Souvent, la réputation qui est faite aux nihilistes est d'accorder une considération de premier ordre au réel. Pourtant, le nihilisme finit toujours par détruire le réel. Comment expliquer ce paradoxe où ce qui détruit le réel exprimerait - le réel? Le nihilisme incarne le mouvementoriginel de la pensée consistant à réduire le réel à sa partie la plus immédiate, puis à décréter que cette partie est l'ensemble du réel, avec une particularité : le réel est total. La connaissance intégrale est possible puisque le réel total est découvert.
La réduction théorique précède la totalisation, si l'on préfère. La totalisation soi-disant valide et valable exprime le totalitarisme ontologique. Ce n'est que par suite de la question de la totalité que surgit dans la mentalité nihiliste la question du néant : le néant vient combler le réel total et indiquer la faillite du raisonnement nihiliste. Mais le vice est présent dès le début du positionnement nihiliste : c'est suite à la reconnaissance du néant pur que l'on peut postuler que le réel = immédiat/apparence. Le nihilisme n'est pas conscientisé dès le départ du raisonnement, mais surgit après l'intuition du réel total.
L'erreur consiste non pas à accréditer la thèse du néant, mais à accréditer la thèse du sens premier. D'une certaine manière, le nihilisme est littéralisme. Ce n'est que suite à l'erreur littéraliste que l'on en vient à édicter, toujours implicitement, le rôle nécessaire du néant. C'est la croyance selon laquelle ce qui est premier est le réel - qui engendre le nihilisme. La plupart des nihilistes n'agissent pas par conscience et appétence du nihilisme, mais par dégoût de l'incompréhension qu'engendre leur idée, au départ séduisante et novatrice, de l'immédiateté.
Comprendre le réel implique que le réel soit compréhensible (donné une bonne fois pour toutes). Or le réel est incompréhensible et incomplet, à tel point que le sens part du littéral pour aller vers le figuré - dans ce schéma où le sens affronte l'incomplétude, le nihilisme ne conserve que le littéral du réel, quelque chose comme le littoral des côtes. Les nihilistes n'accordent d'importance au réel que dans la mesure où ils le défigurent. Aristote dans un fameux tableau pointe le doigt vers le sol comme si sa démarche philosophique se préoccupait de problèmes concrets et de questions pragmatiques (alors que son maître et ennemi Platon se trouve dans ce tableau emblématique de la réputation ontologique attiré par le ciel de l'idéal). Aristote est bien entendu le plus prudent et le plus profond des nihilistes antiques, que l'on pourrait subsumer sous le vocable de sophistes (quoique les nihilistes de cette époque ne se retrouvent pas tous sous ce terme, tant s'en faut).

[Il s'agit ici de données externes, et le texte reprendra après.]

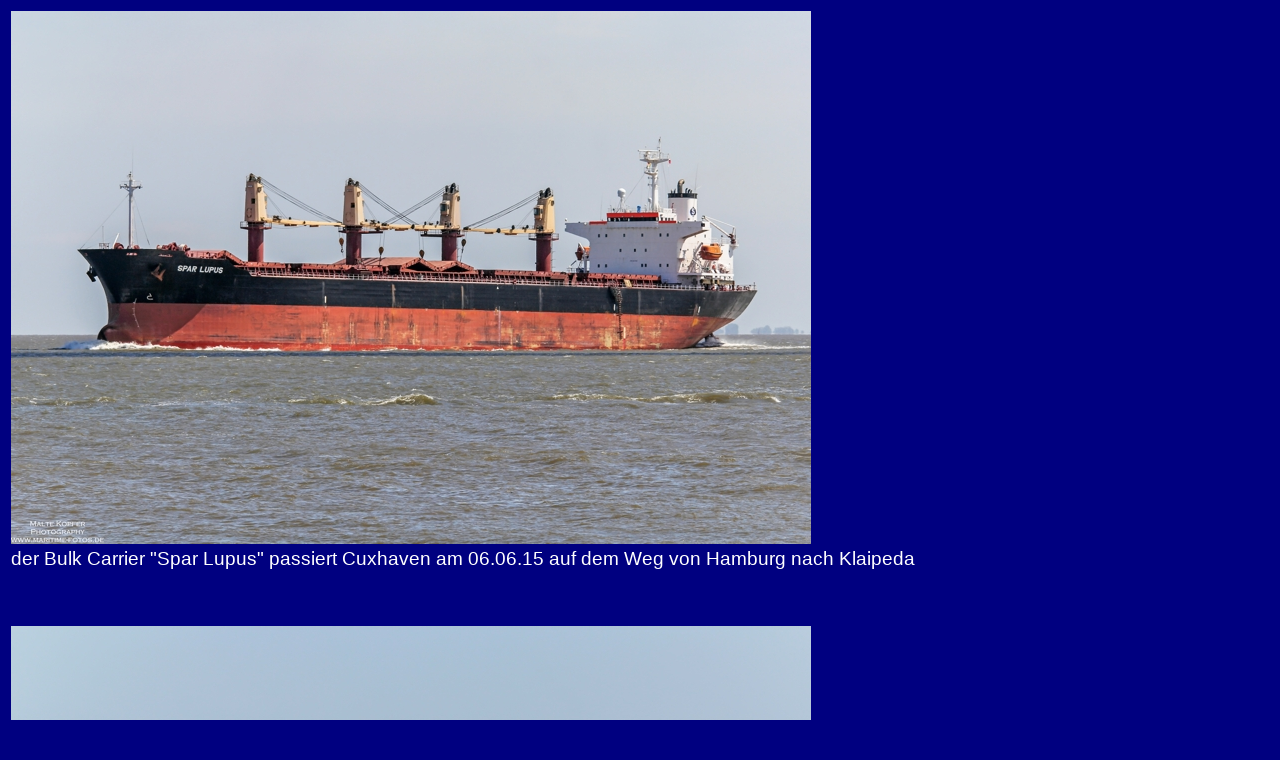

--- FILE ---
content_type: text/html
request_url: http://maritime-fotos.de/bulk_carrier_spar_lupus.html
body_size: 968
content:
<!DOCTYPE html PUBLIC "-//W3C//DTD XHTML 1.0 Transitional//EN" "http://www.w3.org/TR/xhtml1/DTD/xhtml1-transitional.dtd">
<html xmlns="http://www.w3.org/1999/xhtml">

<head>
<meta content="de" http-equiv="Content-Language" />
<meta content="text/html; charset=windows-1252" http-equiv="Content-Type" />
<title>der Bulk Carrier</title>
<style type="text/css">
.auto-style3 {
	font-family: Arial;
	font-size: 14pt;
	color: #FFFFFF;
}
.auto-style1 {
	font-family: Arial;
	font-size: 12pt;
	color: #FF9900;
}
.auto-style5 {
	font-family: Arial;
	font-size: 12pt;
	color: #00FF00;
}
</style>
</head>

<body style="background-color: #000080">

<table style="width: 100%">
	<tr>
		<td>
		<img height="533" src="images/1024%20x%20768/IMG_4989.JPG" width="800" /></td>
	</tr>
	<tr>
		<td class="auto-style3">der Bulk Carrier &quot;Spar Lupus&quot; passiert Cuxhaven 
		am 06.06.15 auf dem Weg von Hamburg nach Klaipeda</td>
	</tr>
</table>
<p>&nbsp;</p>
<table style="width: 100%">
	<tr>
		<td>
		<img height="533" src="images/1024%20x%20768/IMG_5022.JPG" width="800" /></td>
	</tr>
	<tr>
		<td class="auto-style3">der Bulk Carrier &quot;Spar Lupus&quot; passiert Cuxhaven 
		am 06.06.15 auf dem Weg von Hamburg nach Klaipeda</td>
	</tr>
</table>
<p>&nbsp;</p>
<table border="0" width="100%">
  <tr>
    <td width="50%"><font face="Arial" size="4" color="#FF9900"><b>Name of Ship:</b></font></td>
    <td width="50%" class="auto-style1">Spar Lupus</td>
  </tr>
  <tr>
    <td width="50%"><font face="Arial" size="4" color="#FF9900"><b>IMO-Nr.:</b></font></td>
    <td width="50%" class="auto-style1">9154610</td>
  </tr>
  <tr>
    <td width="50%"><font face="Arial" size="4" color="#FF9900"><b>Type of Ship:</b></font></td>
    <td width="50%" class="auto-style1">Bulk Carrier</td>
  </tr>
  <tr>
    <td width="50%"><b><font face="Arial" color="#FF9900" size="4">Status:</font></b></td>
    <td width="50%" class="auto-style5">Active</td>
  </tr>
  <tr>
    <td width="50%"><font face="Arial" size="4" color="#FF9900"><b>Port of
      Registry / Flag:</b></font></td>
    <td width="50%" class="auto-style1">Bergen / Norway</td>
  </tr>
  <tr>
    <td width="50%"><font face="Arial" size="4" color="#FF9900"><b>Year of
      Built:</b></font></td>
    <td width="50%" class="auto-style1">1998</td>
  </tr>
  <tr>
    <td width="50%"><font face="Arial" size="4" color="#FF9900"><b>Builder:</b></font></td>
    <td width="50%" class="auto-style1">Hashihama Zosen Shipbuilding Co. Ltd. - 
	Tadotsu, Japan</td>
  </tr>
  <tr>
    <td width="50%"><font face="Arial" size="4" color="#FF9900"><b>Gross
      Tonnage:</b></font></td>
    <td width="50%" class="auto-style1">25982</td>
  </tr>
  <tr>
    <td width="50%"><font face="Arial" size="4" color="#FF9900"><b>Capacity:</b></font></td>
    <td width="50%" class="auto-style1">47375t</td>
  </tr>
  <tr>
    <td width="50%"><b><font face="Arial" color="#FF9900" size="4">Engine Power:</font></b></td>
    <td width="50%" class="auto-style1">9757 PS</td>
  </tr>
  <tr>
    <td width="50%"><font face="Arial" size="4" color="#FF9900"><b>Length:</b></font></td>
    <td width="50%" class="auto-style1">185,74</td>
  </tr>
  <tr>
    <td width="50%"><font face="Arial" size="4" color="#FF9900"><b>Beam:</b></font></td>
    <td width="50%" class="auto-style1">30,40</td>
  </tr>
  <tr>
    <td width="50%"><font face="Arial" size="4" color="#FF9900"><b>Draught:</b></font></td>
    <td width="50%" class="auto-style1">11,95</td>
  </tr>
  <tr>
    <td width="50%"><font face="Arial" size="4" color="#FF9900"><b>Special
      Information:</b></font></td>
    <td width="50%" class="auto-style1">now: &quot;KT 05&quot;; Port of Registry: Tanjung 
	Priok, Indonesia</td>
  </tr>
</table>

</body>

</html>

La réputation d'Aristote, en tant que philosophe préoccupé par le réel plus que par l'idéal, ne tient pas la route si l'on s'avise que la réputation d'idéaliste de Platon s'accompagne du titre deprince des philosophes. Comment expliquer qu'un philosophe qui serait versé dans les études chimériques et éthérées soit tenu pour le prince des philosophes - un penseur d'une telle importance qu'un logicien britannique peu suspect d'admiration à son endroit a expliqué que la philosophie occidentale postplatonicienne se résumait à une suite de notes en bas de page d'un de ses écrits?
Le réalisme prêté au nihilisme consiste à réduire le réel à la catégorie la plus immédiate du sens : le littéral, le premier. Réalisme très particulier, réalisme défiguré et fort peu figuré. Réalisme contradictoire et mensonger, si l'on veut. On partirait de l'idée selon laquelle le réel vérifiable est le réel immédiat et l'on arriverait à l'idée selon laquelle seul ce réel existe. Raison du culte que les nihilistes vouent à la simplicité et du fait que cette simplicité mensongère débouche sur l'adoration paradoxale du savoir le plus érudit et de l'affectation la moins simple. La réputation trop élogieuse de simplicité et de réalisme débouche le plus souvent sur ce qu'il y a de moins réel et de plus destructeur. C'est ce que reprochait déjà Platon aux sophistes - des monstres froids de savoir qui hors de leur champ de savoirs considérables confondent le savoir et la connaissance.
Or le prolongement conséquent du savoir n'est pas la connaissance, mais - le néant. Que le néant repose sur le déni implique que le réel n'est pas formé par prolongement et englobement, dans une figure qui serait incomplète, mais aisément complétable - il suffirait de poursuivre ce qui est donné pour obtenir ce qui est réel. Il faut que la structure du réel repose sur le mystère, soit sur ce qui ne peut se poursuivre. La structure du réel n'est pas explicitement devinable. Scandale pour un nihiliste.